As well, Michener has been influenced by the idealistic premise of the Albert Camus essay, “The Rebel”, which posited the belief that art should not necessarily be “a direct reflection of the world, but rather… a model or blueprint of the artist’s desire for something more harmonious”. As a consequence, the painting is based on an idealized rather than an observed landscape. The imagery is representational but not realistic: the figures and landscape features are highly stylized, and the palette is exaggerated, its colours being both more intense and more acidic than those seen in nature.

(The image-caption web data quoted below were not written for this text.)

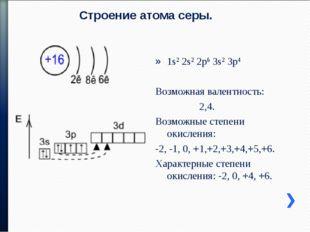 Строение атома серы. 1s2 2s2 2p6 3s2 3p4 Возможная валентность: 2,4. Возможны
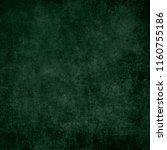 green designed grunge texture.... | Shutterstock . vector #1160755186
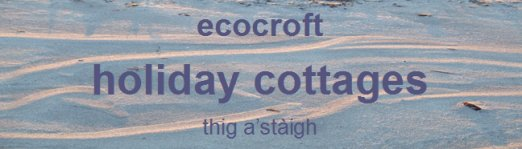 Crofting Holidays at Ecocroft Self catering cottage, Isle of Mull, Scotland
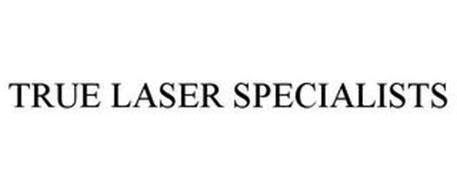 TRUE LASER SPECIALISTS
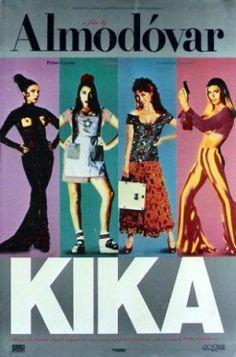 Official theatrical movie poster ( of for Kika Directed by Pedro Almodóvar. Great Films, Good Movies, Bibiana Fernandez, Almodovar Films, Cinema Posters, Pop Posters, Original Movie Posters, Film Director, Vintage Movies
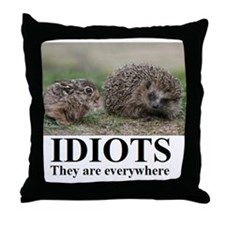 Cute Stupidity Throw Pillow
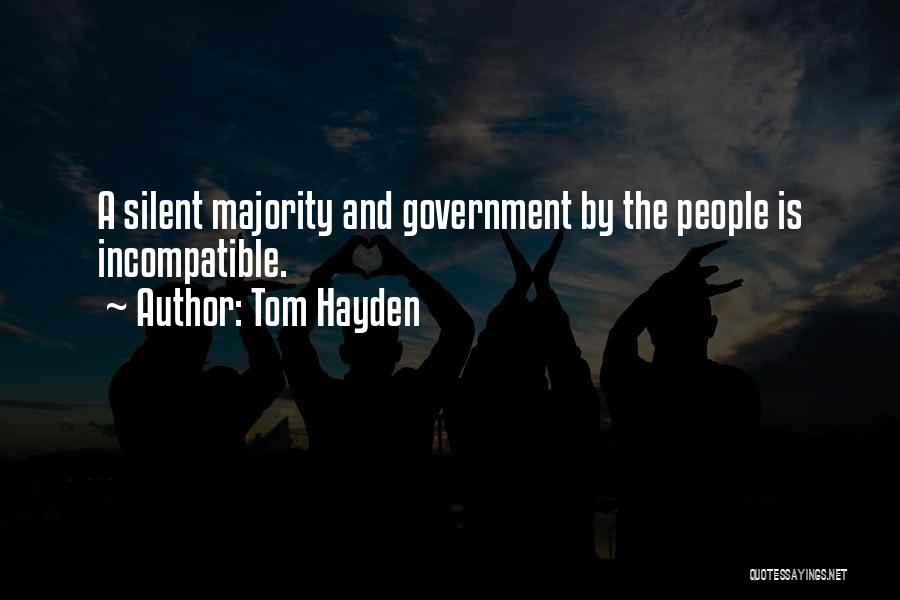 Silent Majority Quotes By Tom Hayden
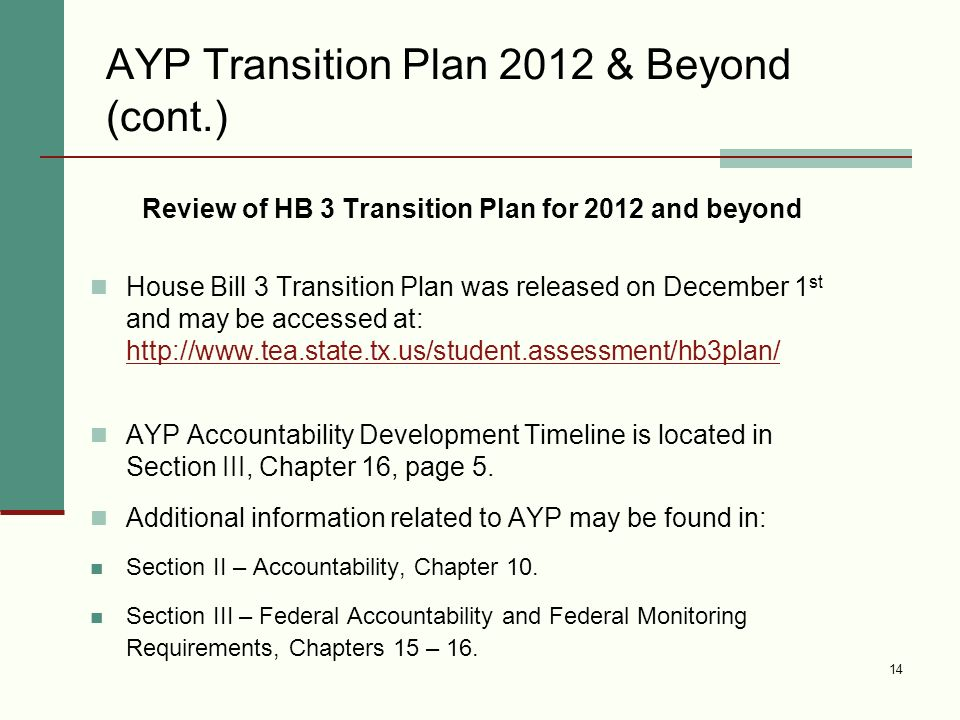 14 AYP Transition Plan 2012 & Beyond (cont.) Review of HB 3 Transition Plan for 2012 and beyond House Bill 3 Transition Plan was released on December 1 st and may be accessed at: http://www.tea.state.tx.us/student.assessment/hb3plan/ http://www.tea.state.tx.us/student.assessment/hb3plan/ AYP Accountability Development Timeline is located in Section III, Chapter 16, page 5.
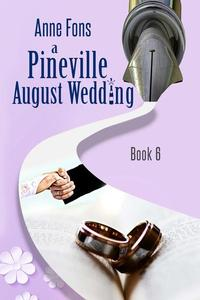 A Pineville August Wedding
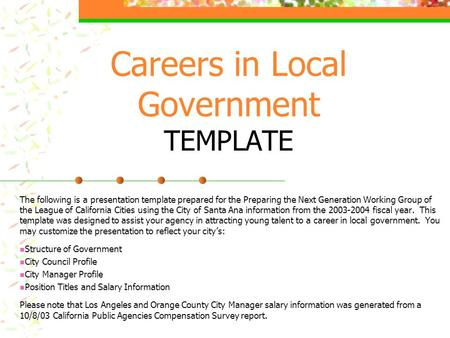 Careers in Local Government TEMPLATE The following is a presentation template prepared for the Preparing the Next Generation Working Group of the League.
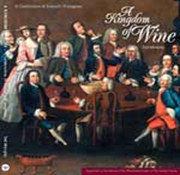 A KINGDOM OF WINE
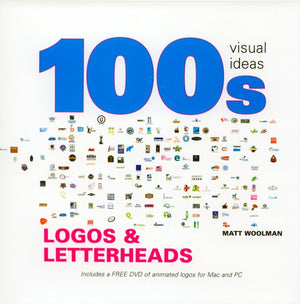 100s Visual Ideas: Logos & Letterheads (W/Dvd)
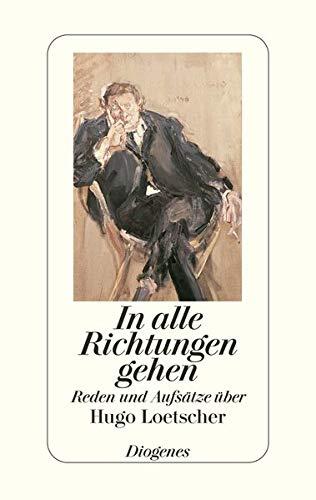 9783257064667: In alle Richtungen gehen - Reden und Aufsätze über Hugo Loetscher.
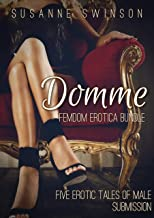 Domme: Femdom Erotica Bundle : Five Erotic Tales of Male Submission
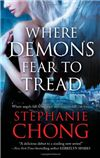 Author: StephanieChong    Publisher: Mira Books    Tags: Paranormal Romance, Demons, Angels      A NIGHT OWL REVIEWS BOOK REVIEW   Reviewed by: Melinda    Angels and Archdemons don't get along but in Stephanie Chongs latest, Where Demons Fear to Tread, everything cha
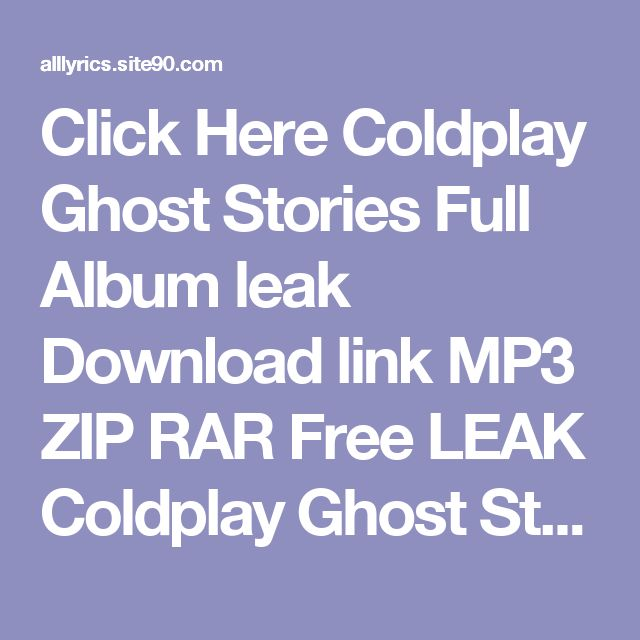 Click Here  Coldplay Ghost Stories Full Album leak Download link MP3 ZIP RAR    Free LEAK Coldplay Ghost Stories Deluxe Download 2017 ZIP TORRENT RAR    (download) Coldplay Ghost Stories Deluxe Download Full Album Free    DOWNLOAD 2017 Coldplay Ghost Stories Deluxe Download Full Album    HQ Leak Coldplay Ghost Stories Deluxe Download Full Album #2017    LEAK HOT Coldplay Ghost Stories Deluxe Download Full Album (Full Album + Download)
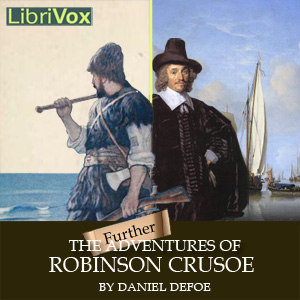 Further Adventures of Robinson Crusoe, T... by Defoe, Daniel
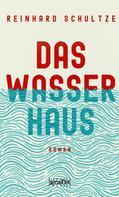 Reinhard Schultze: Das Wasserhaus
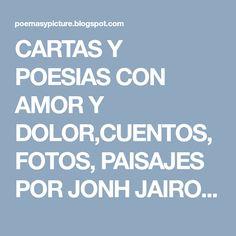 CARTAS Y POESIAS  CON  AMOR Y DOLOR,CUENTOS,  FOTOS, PAISAJES POR JONH JAIRO PRIETO S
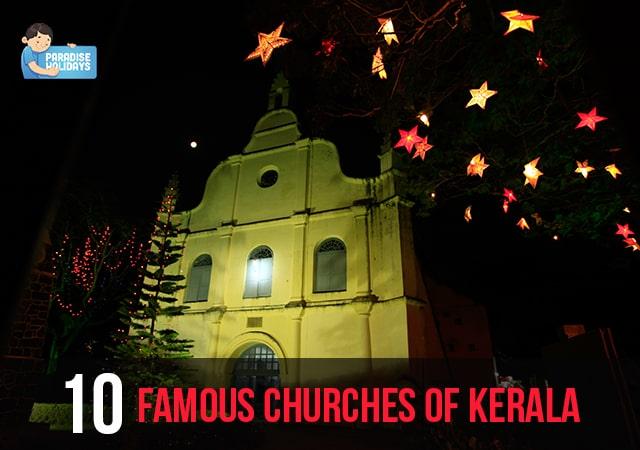 10 Famous Churches Kerala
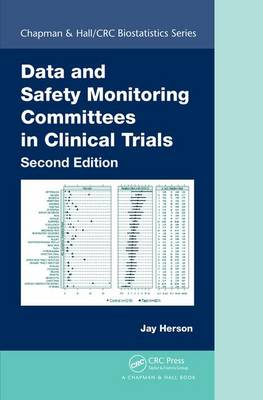 Data and Safety Monitoring Committees in Clinical Trials, Second Edition by Jay Herson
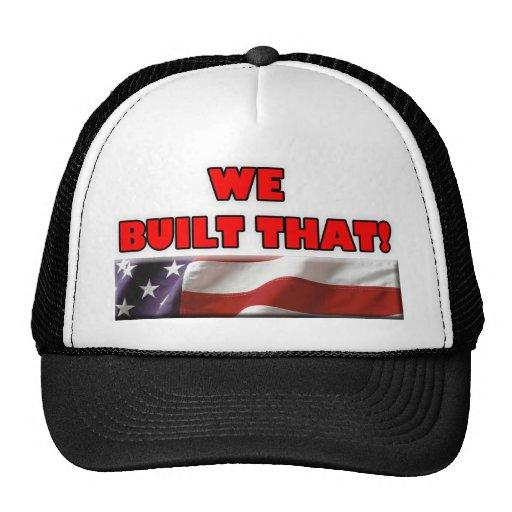 We Built That! w/ American Flag, Trucker Hats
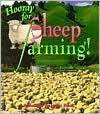 Hooray for Sheep Farming - Bobbie Kalman, Niki Walker, Alison Larin, Greg Nickles, Lynda Hale, Cori Marvin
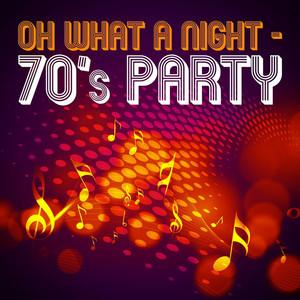 Oh What a Night -70's Party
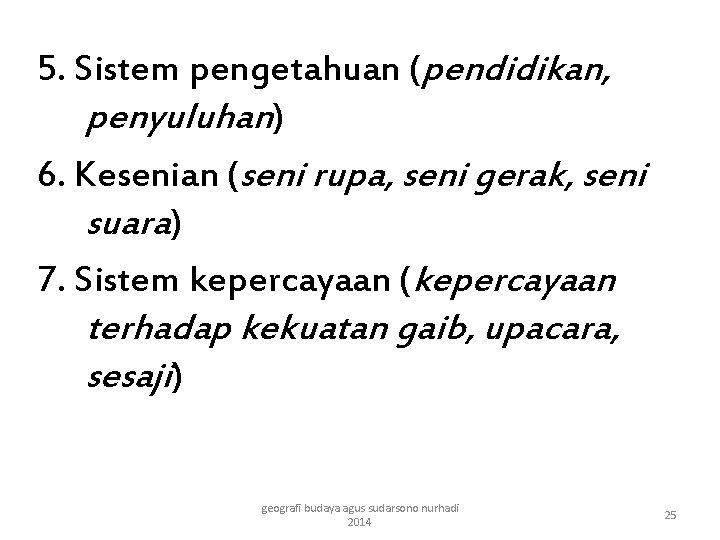 5. Sistem pengetahuan (pendidikan, penyuluhan) 6. Kesenian (seni rupa, seni gerak, seni suara) 7.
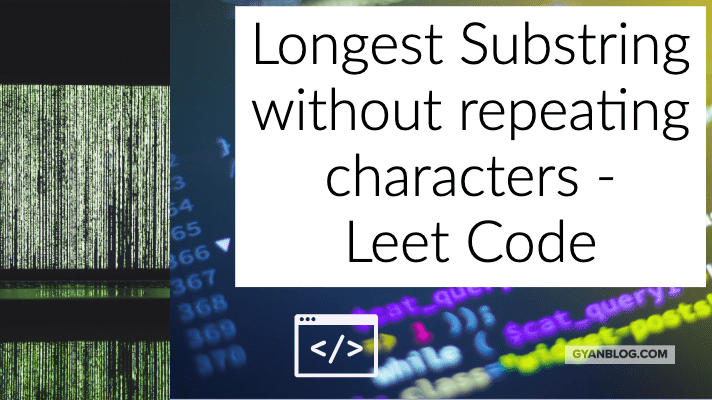 Longest Substring without repeating characters - Leet Code Solution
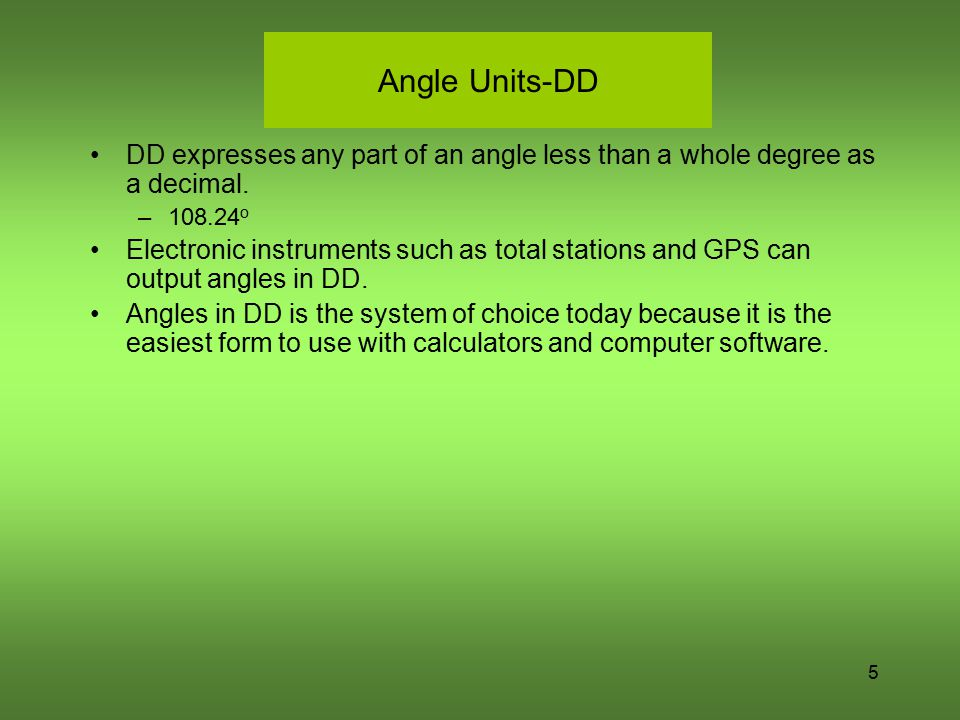 Angle Units-DD DD expresses any part of an angle less than a whole degree as a decimal. 108.24o.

“I want my paintings to be practical metaphors for a new way of feeling and living in the world. To achieve this, I have set aside traditional ‘realistic’ representation in favor of an imaginative transformation of the landscape motif.” Gentle On My Mind employs an up-tilted and sometimes contradictory perspective, as found in historic Asian and Middle Eastern painting, and it also borrows motifs of gnarly trees and exaggerated rock formations from these same traditions. The nude figure in the bottom right-hand corner of the composition, however, is a direct allusion to bathers in the paintings of impressionist and post impressionist artists such as Pierre Renoir and especially Paul Cézanne, and to the earlier Arcadian themes of Nicolas Poussin and Claude Lorraine. With all the figures depicted – the couples riding horses, energetically cavorting and quietly conversing, as well as the bather – there is again a sense of an idealized relationship with the natural world, of an idyll that also speaks of harmony between men and women.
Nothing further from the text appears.